JEDDAH: Iran boasted on Wednesday that it had developed a new ballistic missile with a range of 1,450 km — making it capable of targeting Israel, Gulf state capitals, and US bases in the Middle East.
State TV displayed the new surface-to-surface “Kheibar Shekan” missile, named after a 7th-century military victory by the Prophet Muhammad at the Kheibar oasis in the Hijaz region of what is now Saudi Arabia.
“This long-range missile is domestically manufactured by the Islamic Revolutionary Guard Corps. It has high accuracy and is propelled by solid fuel, and is capable of penetrating missile shields,” a military spokesman said.
The chief of Iran’s armed forces, Maj. Gen. Mohammad Bagheri, said Tehran’s weapons program would move forward at pace.
“We will continue on the path of growth, development and excellence for our missile power, in terms of both quantity and quality,” he said.
Iran has the largest arsenal of missiles in the Middle East. Late last year it fired 16 ballistic missiles to conclude military drills described by generals as a warning to Israel.
Bagheri said Iran was “self-sufficient in terms of military equipment,” and could become one of the world’s largest arms exporters if US sanctions were lifted.
The International Institute for Strategic Studies says Iran has about 20 types of ballistic missiles, as well as cruise missiles and drones.

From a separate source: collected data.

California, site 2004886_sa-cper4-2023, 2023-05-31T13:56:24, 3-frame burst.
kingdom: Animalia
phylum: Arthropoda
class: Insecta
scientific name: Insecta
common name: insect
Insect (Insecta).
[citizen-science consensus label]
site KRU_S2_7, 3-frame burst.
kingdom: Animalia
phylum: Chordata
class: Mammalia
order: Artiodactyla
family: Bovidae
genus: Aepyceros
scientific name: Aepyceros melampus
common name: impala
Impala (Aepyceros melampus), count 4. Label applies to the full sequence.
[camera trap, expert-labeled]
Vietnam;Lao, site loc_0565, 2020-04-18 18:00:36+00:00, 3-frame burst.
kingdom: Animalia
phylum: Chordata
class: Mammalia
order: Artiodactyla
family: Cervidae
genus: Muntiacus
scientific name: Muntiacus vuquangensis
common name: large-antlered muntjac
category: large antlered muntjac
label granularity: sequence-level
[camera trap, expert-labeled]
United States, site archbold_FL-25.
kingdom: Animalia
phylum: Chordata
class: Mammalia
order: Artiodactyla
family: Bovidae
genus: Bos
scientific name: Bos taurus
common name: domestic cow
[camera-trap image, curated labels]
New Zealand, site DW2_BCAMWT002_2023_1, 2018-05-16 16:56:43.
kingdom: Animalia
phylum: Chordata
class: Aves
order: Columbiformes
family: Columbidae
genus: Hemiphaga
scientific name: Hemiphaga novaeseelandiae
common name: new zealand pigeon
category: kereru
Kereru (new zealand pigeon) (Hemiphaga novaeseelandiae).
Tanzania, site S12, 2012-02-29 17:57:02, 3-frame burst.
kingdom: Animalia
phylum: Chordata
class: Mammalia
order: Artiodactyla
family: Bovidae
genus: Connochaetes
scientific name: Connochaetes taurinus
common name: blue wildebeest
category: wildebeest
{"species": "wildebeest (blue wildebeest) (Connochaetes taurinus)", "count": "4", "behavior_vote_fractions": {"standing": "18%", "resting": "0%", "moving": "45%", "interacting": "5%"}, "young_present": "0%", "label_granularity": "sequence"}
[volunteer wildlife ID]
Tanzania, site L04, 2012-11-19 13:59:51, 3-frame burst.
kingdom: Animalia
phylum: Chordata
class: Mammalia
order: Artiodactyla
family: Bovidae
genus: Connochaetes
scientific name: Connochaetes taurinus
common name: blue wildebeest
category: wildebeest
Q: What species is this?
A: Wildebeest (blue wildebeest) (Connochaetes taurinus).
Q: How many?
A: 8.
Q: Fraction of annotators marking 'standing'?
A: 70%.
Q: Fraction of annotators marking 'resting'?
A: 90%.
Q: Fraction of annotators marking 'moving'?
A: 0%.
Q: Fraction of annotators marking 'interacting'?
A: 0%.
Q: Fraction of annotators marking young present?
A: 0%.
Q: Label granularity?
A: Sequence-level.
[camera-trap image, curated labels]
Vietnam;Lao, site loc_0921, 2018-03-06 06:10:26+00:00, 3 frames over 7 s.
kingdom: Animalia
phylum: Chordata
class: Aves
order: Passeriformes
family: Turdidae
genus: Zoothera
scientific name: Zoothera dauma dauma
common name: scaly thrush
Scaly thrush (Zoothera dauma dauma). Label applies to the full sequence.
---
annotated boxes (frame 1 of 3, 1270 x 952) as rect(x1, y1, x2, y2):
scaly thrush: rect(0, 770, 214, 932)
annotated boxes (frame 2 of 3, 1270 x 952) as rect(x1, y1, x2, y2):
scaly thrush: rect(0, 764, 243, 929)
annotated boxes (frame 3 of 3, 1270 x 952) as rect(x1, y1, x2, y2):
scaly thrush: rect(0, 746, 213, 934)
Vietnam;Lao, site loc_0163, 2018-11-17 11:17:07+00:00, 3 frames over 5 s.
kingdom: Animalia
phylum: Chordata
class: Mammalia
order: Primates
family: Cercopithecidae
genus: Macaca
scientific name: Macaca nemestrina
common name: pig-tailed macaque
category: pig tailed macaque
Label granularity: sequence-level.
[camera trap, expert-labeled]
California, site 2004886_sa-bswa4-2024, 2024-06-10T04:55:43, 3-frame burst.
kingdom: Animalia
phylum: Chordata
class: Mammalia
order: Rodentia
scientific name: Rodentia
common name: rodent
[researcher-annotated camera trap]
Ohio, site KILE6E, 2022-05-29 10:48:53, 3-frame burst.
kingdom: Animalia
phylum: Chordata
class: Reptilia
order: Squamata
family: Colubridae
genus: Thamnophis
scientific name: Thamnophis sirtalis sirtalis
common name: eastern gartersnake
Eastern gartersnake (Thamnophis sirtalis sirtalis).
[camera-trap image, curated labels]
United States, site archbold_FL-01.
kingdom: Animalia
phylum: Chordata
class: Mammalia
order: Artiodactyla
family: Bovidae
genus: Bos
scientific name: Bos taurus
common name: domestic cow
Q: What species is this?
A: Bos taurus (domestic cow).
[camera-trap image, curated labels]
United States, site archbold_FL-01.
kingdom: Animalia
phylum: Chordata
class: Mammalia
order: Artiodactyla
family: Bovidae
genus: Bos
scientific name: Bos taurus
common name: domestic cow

Their capabilities vary, with the Qiam-1 having a range of 800 km and the Ghadr-1 able to reach 1,800 km.
The IISS, a think tank in London, says Iran’s current priority is to increase the accuracy of its missiles.
Tehran’s ballistic missile development is not on the agenda at ongoing talks on Iran’s nuclear program, but many US allies in the Gulf believe that it should be. Iran’s ballistic missiles could be adapted to carry a nuclear warhead if it developed one.
Israel has long threatened military action against Iran if the talks in Vienna fail to curb Tehran’s nuclear work.
The negotiations are aimed at reviving the original 2015 agreement to limit Iran’s nuclear development in return for the lifting of sanctions.
Indirect talks between Tehran and Washington to revive the deal started after Joe Biden replaced Donald Trump in the White House, but despite eight rounds since April differences remain between Iran and world powers.
Tehran and Washington have blamed each other for the lack of progress.
“Voices from the US government show there is no coherence in that country to make political decisions in the direction of advancing the Vienna talks,” Iran’s top security official Ali Shamkhani said on Wednesday.